▶ **Entries shown**

☆ ☆ ☆ ☆ ☆ ☆ ☆

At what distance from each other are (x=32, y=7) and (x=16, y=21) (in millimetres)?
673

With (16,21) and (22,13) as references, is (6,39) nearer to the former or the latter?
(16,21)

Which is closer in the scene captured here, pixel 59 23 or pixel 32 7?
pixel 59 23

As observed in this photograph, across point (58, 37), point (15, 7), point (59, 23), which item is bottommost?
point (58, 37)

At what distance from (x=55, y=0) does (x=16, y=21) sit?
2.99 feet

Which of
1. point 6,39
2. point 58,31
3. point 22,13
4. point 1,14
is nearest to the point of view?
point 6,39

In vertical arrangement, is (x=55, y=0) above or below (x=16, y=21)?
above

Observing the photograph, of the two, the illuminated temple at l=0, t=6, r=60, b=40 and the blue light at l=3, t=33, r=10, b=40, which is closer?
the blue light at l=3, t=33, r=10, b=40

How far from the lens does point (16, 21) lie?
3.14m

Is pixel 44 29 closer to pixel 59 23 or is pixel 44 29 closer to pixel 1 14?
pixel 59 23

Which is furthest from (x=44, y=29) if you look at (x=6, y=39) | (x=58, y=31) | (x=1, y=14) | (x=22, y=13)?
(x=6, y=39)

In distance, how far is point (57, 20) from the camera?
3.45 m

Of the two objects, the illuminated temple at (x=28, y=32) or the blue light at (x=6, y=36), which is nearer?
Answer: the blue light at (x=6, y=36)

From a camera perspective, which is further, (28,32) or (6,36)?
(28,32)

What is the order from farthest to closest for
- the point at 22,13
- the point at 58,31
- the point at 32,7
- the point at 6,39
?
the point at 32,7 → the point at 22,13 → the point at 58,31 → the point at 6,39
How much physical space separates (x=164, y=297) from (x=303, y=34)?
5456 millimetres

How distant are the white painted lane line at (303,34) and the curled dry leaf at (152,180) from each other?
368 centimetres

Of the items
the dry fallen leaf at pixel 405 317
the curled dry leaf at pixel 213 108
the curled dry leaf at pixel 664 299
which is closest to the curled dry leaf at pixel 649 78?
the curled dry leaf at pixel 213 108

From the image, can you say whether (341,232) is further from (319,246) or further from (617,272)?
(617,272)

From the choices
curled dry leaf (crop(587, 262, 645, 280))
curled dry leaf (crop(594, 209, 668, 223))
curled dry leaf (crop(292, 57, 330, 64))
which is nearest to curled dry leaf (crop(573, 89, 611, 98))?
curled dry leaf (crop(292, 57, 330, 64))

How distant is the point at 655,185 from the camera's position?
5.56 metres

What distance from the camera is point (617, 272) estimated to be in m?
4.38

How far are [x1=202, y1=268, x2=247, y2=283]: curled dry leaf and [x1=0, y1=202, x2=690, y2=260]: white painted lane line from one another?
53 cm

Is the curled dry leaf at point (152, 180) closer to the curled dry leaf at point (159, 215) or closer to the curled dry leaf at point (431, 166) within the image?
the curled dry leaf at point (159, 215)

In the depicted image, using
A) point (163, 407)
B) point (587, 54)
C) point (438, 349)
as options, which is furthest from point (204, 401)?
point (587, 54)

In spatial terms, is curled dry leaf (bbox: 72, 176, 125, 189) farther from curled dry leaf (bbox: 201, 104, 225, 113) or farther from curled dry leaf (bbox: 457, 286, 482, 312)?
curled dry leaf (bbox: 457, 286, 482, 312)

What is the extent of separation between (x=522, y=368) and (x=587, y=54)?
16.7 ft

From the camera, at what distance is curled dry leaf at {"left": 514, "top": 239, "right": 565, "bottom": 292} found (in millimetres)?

☆ ☆ ☆ ☆ ☆ ☆ ☆

▶ **Request**
Copy all of the data. Keep every word exactly as it is.

▶ **Final answer**
At what distance from each other are (x=32, y=7) and (x=16, y=21) (in millimetres)?
673

With (16,21) and (22,13) as references, is (6,39) nearer to the former or the latter?
(16,21)

Which is closer in the scene captured here, pixel 59 23 or pixel 32 7?
pixel 59 23

As observed in this photograph, across point (58, 37), point (15, 7), point (59, 23), which item is bottommost?
point (58, 37)

At what distance from (x=55, y=0) does (x=16, y=21) sit?
2.99 feet

Which of
1. point 6,39
2. point 58,31
3. point 22,13
4. point 1,14
is nearest to the point of view?
point 6,39

In vertical arrangement, is (x=55, y=0) above or below (x=16, y=21)?
above

Observing the photograph, of the two, the illuminated temple at l=0, t=6, r=60, b=40 and the blue light at l=3, t=33, r=10, b=40, which is closer?
the blue light at l=3, t=33, r=10, b=40

How far from the lens does point (16, 21) lie?
3.14m

Is pixel 44 29 closer to pixel 59 23 or is pixel 44 29 closer to pixel 1 14?
pixel 59 23

Which is furthest from (x=44, y=29) if you look at (x=6, y=39) | (x=58, y=31) | (x=1, y=14) | (x=22, y=13)?
(x=6, y=39)

In distance, how far is point (57, 20) from the camera?
3.45 m

Of the two objects, the illuminated temple at (x=28, y=32) or the blue light at (x=6, y=36), which is nearer?
Answer: the blue light at (x=6, y=36)

From a camera perspective, which is further, (28,32) or (6,36)?
(28,32)

What is the order from farthest to closest for
- the point at 22,13
- the point at 58,31
- the point at 32,7
- the point at 6,39
?
the point at 32,7 → the point at 22,13 → the point at 58,31 → the point at 6,39
How much physical space separates (x=164, y=297) from (x=303, y=34)?
5456 millimetres

How distant are the white painted lane line at (303,34) and the curled dry leaf at (152,180) from each other?
368 centimetres

Of the items
the dry fallen leaf at pixel 405 317
the curled dry leaf at pixel 213 108
the curled dry leaf at pixel 664 299
which is closest to the curled dry leaf at pixel 649 78?
the curled dry leaf at pixel 213 108

From the image, can you say whether (341,232) is further from (319,246) or further from (617,272)?
(617,272)

From the choices
curled dry leaf (crop(587, 262, 645, 280))
curled dry leaf (crop(594, 209, 668, 223))
curled dry leaf (crop(292, 57, 330, 64))
which is nearest to curled dry leaf (crop(573, 89, 611, 98))?
curled dry leaf (crop(292, 57, 330, 64))

How distant is the point at 655,185 from the camera's position?
5.56 metres

What distance from the camera is point (617, 272) estimated to be in m?
4.38

How far are [x1=202, y1=268, x2=247, y2=283]: curled dry leaf and [x1=0, y1=202, x2=690, y2=260]: white painted lane line from one another?
53 cm

Is the curled dry leaf at point (152, 180) closer to the curled dry leaf at point (159, 215) or closer to the curled dry leaf at point (431, 166) within the image?
the curled dry leaf at point (159, 215)

In the depicted image, using
A) point (163, 407)
B) point (587, 54)
C) point (438, 349)
as options, which is furthest from point (204, 401)?
point (587, 54)

In spatial terms, is curled dry leaf (bbox: 72, 176, 125, 189) farther from curled dry leaf (bbox: 201, 104, 225, 113) or farther from curled dry leaf (bbox: 457, 286, 482, 312)?
curled dry leaf (bbox: 457, 286, 482, 312)

What is the extent of separation between (x=522, y=368) and (x=587, y=54)?
16.7 ft

From the camera, at what distance is curled dry leaf at {"left": 514, "top": 239, "right": 565, "bottom": 292} found (in millimetres)?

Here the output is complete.